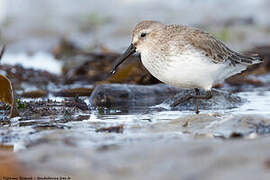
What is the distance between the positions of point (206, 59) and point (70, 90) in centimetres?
242

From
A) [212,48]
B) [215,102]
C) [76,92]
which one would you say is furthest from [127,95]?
[212,48]

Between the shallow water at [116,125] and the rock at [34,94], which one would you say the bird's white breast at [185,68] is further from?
the rock at [34,94]

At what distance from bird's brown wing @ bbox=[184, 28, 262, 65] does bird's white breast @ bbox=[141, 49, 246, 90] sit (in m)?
0.08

++++++

### EXERCISE DESCRIPTION
Switch every instance of "which one would you say" in the records to "which one do you think", keeping everything else the same, and omit the pictures when you give the records again.

### OUTPUT OF THE TASK
What is the distance between the positions of point (206, 59) and point (70, 90) in centimetres?
242

From
A) [212,48]
B) [215,102]
C) [76,92]
which one do you think is furthest from [127,95]?
[212,48]

Between the shallow water at [116,125] and the rock at [34,94], which one do you think the bird's white breast at [185,68] is further from?
the rock at [34,94]

At what distance from bird's brown wing @ bbox=[184, 28, 262, 65] does bird's white breast @ bbox=[141, 49, 246, 90] sit (in m)?
0.08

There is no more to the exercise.